The first wave of settlers in Jindalee could rely on a single income family to service their mortgage and other living costs. Today, young couples really need a dual income to cover the mortgage alone, and the childcare industry has grown off the back of that change in dynamic. Housing affordability has become a pressing social issue in that space of time but rarely does affordability rate a mention in modern planning schemes or legislation, let alone feature as a KPI of how that scheme or set of regulations are delivering for the community it allegedly is there to protect from the bad old ways of the bad old days.
[To be fair, the Office of Urban Management’s website still lists a six page Queensland Housing Affordability Strategy that was released back when Peter Beattie was Premier. It promised to “ensure that the state's land and housing is on the market quickly and at the lowest cost.” The strategy is a quick read – so work out for yourself how it’s performed. Then, take a look at the much more comprehensive strategy on the same website devoted to koala preservation. Now I love koalas like everyone and would like to see their habitat preserved where possible, but it’s an interesting comment on planning priorities that the issue of access to housing for an entire generation rates so much less mention in a key planning document than koala conservation].

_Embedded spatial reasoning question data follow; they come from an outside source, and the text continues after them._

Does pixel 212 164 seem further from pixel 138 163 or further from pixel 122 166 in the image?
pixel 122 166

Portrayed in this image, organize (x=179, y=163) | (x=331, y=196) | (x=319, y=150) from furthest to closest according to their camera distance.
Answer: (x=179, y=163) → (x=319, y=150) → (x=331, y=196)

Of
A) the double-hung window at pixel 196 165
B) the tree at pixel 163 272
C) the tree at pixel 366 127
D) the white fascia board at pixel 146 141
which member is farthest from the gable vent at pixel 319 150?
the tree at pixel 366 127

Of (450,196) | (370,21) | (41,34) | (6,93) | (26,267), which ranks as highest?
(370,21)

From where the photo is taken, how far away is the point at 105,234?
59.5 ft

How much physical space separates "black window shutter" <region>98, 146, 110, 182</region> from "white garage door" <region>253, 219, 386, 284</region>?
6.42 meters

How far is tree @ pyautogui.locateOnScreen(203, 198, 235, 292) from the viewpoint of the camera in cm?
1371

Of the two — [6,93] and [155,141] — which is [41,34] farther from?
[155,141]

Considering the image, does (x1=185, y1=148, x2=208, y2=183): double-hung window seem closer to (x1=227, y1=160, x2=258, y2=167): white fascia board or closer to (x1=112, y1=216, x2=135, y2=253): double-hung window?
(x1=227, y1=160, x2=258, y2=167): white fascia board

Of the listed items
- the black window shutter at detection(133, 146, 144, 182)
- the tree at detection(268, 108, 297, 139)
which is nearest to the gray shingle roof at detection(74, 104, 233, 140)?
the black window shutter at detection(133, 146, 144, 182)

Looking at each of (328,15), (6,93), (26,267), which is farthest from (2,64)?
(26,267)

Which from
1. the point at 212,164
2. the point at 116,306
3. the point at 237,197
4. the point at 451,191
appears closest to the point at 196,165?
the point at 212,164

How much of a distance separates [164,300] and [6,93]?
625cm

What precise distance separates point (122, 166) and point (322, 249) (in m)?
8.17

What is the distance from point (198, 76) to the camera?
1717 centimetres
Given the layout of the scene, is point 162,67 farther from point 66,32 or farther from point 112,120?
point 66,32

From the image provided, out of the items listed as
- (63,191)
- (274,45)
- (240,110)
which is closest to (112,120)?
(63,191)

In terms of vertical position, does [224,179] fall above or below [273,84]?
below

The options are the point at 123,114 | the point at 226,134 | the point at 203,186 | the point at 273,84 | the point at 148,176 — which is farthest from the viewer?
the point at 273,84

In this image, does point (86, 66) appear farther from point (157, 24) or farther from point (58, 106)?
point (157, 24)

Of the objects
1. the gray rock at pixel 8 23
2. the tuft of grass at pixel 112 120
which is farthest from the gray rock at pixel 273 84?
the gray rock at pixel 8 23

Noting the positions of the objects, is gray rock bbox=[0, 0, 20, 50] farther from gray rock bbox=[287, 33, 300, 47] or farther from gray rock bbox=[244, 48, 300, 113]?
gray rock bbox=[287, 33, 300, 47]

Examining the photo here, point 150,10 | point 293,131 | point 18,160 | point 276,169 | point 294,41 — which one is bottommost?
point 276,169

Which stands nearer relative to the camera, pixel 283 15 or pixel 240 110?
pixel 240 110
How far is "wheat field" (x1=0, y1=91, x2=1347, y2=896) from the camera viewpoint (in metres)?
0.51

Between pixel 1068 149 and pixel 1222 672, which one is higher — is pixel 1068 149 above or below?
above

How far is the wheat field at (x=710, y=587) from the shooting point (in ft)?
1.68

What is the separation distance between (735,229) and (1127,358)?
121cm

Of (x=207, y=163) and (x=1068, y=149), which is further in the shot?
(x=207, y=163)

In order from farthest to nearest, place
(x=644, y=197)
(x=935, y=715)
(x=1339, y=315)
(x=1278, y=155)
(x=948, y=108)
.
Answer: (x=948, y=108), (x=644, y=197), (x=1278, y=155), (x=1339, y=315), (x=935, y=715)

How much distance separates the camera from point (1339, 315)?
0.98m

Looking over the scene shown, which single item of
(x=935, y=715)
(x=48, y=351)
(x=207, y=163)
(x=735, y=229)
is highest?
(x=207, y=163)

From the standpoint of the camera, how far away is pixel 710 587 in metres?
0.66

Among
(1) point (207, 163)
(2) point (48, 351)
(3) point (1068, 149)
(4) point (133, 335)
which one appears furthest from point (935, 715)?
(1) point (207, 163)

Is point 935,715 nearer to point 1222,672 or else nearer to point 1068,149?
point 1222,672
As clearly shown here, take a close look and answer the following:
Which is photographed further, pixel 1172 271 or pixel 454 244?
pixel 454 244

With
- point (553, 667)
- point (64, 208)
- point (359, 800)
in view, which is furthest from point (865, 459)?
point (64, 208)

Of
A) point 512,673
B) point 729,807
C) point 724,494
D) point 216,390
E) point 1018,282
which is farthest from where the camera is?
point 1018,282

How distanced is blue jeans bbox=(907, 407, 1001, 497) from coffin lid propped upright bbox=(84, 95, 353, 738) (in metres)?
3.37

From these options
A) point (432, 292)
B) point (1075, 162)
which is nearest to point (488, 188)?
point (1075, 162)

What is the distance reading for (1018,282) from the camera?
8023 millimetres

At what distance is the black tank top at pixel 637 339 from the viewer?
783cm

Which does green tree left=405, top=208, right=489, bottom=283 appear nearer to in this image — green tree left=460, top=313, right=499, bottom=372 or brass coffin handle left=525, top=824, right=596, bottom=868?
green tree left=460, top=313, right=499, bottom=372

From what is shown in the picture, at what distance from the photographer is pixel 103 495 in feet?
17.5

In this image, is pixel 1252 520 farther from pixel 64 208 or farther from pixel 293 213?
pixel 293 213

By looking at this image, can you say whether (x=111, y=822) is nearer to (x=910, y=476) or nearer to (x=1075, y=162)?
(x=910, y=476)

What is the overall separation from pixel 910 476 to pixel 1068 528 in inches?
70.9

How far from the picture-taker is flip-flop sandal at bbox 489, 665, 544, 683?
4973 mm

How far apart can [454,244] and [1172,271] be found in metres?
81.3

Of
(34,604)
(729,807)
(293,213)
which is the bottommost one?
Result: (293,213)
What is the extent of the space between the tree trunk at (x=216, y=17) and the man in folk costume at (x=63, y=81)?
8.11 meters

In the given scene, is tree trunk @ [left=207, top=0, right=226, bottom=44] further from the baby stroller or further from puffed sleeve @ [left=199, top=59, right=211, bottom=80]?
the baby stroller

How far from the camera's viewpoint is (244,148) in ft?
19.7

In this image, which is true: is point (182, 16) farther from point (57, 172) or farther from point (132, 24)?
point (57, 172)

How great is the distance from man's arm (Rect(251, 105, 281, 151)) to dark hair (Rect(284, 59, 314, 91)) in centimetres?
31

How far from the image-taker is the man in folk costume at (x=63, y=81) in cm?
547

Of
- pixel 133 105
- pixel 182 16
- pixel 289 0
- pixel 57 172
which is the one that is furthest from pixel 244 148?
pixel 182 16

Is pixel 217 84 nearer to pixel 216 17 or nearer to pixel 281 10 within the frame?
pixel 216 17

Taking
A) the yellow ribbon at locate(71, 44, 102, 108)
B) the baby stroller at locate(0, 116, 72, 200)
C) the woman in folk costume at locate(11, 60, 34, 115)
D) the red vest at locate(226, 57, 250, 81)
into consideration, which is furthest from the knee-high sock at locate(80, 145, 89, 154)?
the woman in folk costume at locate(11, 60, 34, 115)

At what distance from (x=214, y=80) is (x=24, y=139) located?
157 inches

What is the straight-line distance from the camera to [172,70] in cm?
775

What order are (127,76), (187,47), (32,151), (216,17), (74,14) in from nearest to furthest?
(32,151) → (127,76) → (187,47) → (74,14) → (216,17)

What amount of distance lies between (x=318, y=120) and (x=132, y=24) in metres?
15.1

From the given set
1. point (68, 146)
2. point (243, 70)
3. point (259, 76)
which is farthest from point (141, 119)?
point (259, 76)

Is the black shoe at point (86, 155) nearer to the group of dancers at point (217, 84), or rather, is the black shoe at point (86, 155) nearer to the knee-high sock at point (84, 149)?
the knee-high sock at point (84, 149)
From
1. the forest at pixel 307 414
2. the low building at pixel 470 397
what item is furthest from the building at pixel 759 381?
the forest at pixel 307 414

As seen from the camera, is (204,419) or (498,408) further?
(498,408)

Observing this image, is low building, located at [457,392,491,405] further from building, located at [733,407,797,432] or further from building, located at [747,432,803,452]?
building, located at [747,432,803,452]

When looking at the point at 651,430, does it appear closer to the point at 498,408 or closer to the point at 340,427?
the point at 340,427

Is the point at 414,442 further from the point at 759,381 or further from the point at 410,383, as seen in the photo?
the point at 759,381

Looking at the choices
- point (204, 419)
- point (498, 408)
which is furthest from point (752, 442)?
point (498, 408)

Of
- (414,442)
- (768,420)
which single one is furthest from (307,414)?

With all that extra household income now going into servicing larger mortgages – inflated by the $150k or $200k additional costs of regulatory progress – that’s a lot of money not going into the real economy but instead feeding bank profits. Put another way, today’s homebuyers are borrowing an extra $150k or so to pay the extra tax bill on a new home – a bill that didn’t exist even just over a decade ago. That’s a lot of repayment dollars and a big chunk of affordability riding on taxes and regulatory compliance costs.
So what have we achieved?
Has it all been worth it? Is our quality of life through the march of planning regulation measurably better for new home buyers (typically younger families), given the extra costs involved and the strain on household budgets? Are we really delivering, thanks to the protective maze of regulatory controls, vastly improved communities and if so, what are those improvements and would young home buyers – if given the choice – happily trade them off against homes that were substantially less expensive?
It’s a fair question, and perhaps one that various regulatory bodies and governments of any political persuasion should ask before embarking on further ‘reform’.